Task instructions
Omit the pictures, then reproduce every remaining record exactly.

§ §

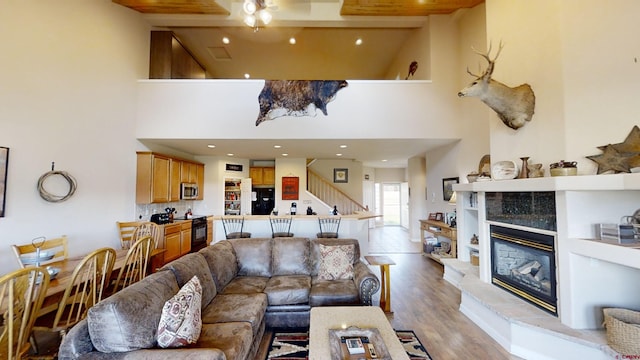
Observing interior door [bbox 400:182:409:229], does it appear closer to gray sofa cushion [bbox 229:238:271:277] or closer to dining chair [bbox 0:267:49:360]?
gray sofa cushion [bbox 229:238:271:277]

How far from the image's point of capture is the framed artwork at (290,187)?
8141mm

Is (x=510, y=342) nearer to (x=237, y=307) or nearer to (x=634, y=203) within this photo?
(x=634, y=203)

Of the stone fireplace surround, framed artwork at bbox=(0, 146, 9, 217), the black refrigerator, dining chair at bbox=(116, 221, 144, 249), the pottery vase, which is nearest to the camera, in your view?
the stone fireplace surround

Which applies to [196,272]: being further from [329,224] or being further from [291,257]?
[329,224]

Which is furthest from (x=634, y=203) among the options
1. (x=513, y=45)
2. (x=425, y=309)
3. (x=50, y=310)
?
(x=50, y=310)

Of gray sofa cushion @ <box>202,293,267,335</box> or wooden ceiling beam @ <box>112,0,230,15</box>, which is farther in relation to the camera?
wooden ceiling beam @ <box>112,0,230,15</box>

§ §

In response
Observing interior door [bbox 400:182:409:229], does it appear closer to gray sofa cushion [bbox 229:238:271:277] or closer to dining chair [bbox 0:267:49:360]?
gray sofa cushion [bbox 229:238:271:277]

How far from the image's point of capture is the framed artwork at (290,187)?
8141mm

Is (x=510, y=342) nearer to (x=237, y=307) or nearer to (x=634, y=203) within this photo?
(x=634, y=203)

Of the stone fireplace surround, framed artwork at bbox=(0, 146, 9, 217), the black refrigerator, dining chair at bbox=(116, 221, 144, 249), the pottery vase, which is nearest to the camera, in your view?
the stone fireplace surround

Which applies to [196,272]: being further from [329,224] or being further from [291,257]?
[329,224]

Which is furthest from (x=634, y=203) among the options
1. (x=513, y=45)
2. (x=425, y=309)
3. (x=50, y=310)
?
(x=50, y=310)

Of gray sofa cushion @ <box>202,293,267,335</box> or wooden ceiling beam @ <box>112,0,230,15</box>, which is farther in relation to the camera?
wooden ceiling beam @ <box>112,0,230,15</box>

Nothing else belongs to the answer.